Modern art is not really being produced today. The modern art period stretched roughly from impressionism through fauvism, cubism, etc and ended by the 1970s. Art being produced today is usually termed contemporary art. If I called Banksy’s output “modern art”, I’d just be wrong — and confusing. Note though that there is an overlap in the modern art and contemporary art periods.
(Disclaimer: I am not an artist or an art historian. I am just someone with a broad education who can use Wikipedia.)
I propose the same for C++. Modern C++, like modern art, had a relatively long period. Maybe it did start in 2001; certainly it was influenced a lot by Boost in the aughts; and it became properly recognized with C++11 and C++14. Like many things, we can only recognize the period and its roots in hindsight, so the term gains popularity only much later.
I think with C++20 and later, we are now in the contemporary C++ period. I propose roughly that the modern C++ period ended and the contemporary period started somewhere in the C++17 to C++20 years. The modern period was characterized by all the things that C++11 through C++17 brought to the language – lambdas, type support, sum types, etc, enabling more genericism. The contemporary period includes concepts in the language, ranges, and more that C++20 and beyond brought us.
It is certainly my experience that there is a large difference between working in C++20 and being limited to C++17. Another observable division here is that largely, in the modern period, C++ development was informed by folks working in Boost (lambdas, optional); in the contemporary period it is informed at least as much by independent libraries (libfmt, range-v3).
As with art, there is some overlap. Clearly ranges were in development during the modern period, just as the early modernists (e.g. Andrei, 20-25 years ago) were practising in the pre-modern era. But I would say that C++ written in 2023 (contemporary) is as different to C++ written in 2011 (modern) as C++ written in 2011 is to C++ written in 1998.

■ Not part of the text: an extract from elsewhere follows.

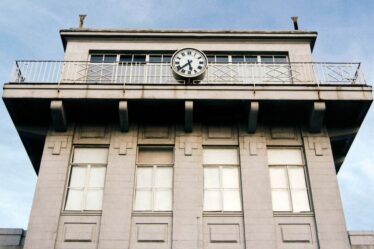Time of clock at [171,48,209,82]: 5:38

The “hump” of modern C++ was perhaps half a standard lifetime away now. It was a necessary stepping stone to contemporary C++. But it’s time to recognize what delimits a useful definition of modern C++, and to adopt a new term. We are now in the contemporary C++ period. Maybe still in the early part, but that’s what I’m going to start calling it. C++11/14 is squarely modern (it’s not time to stop calling it that); C++20 and beyond is contemporary.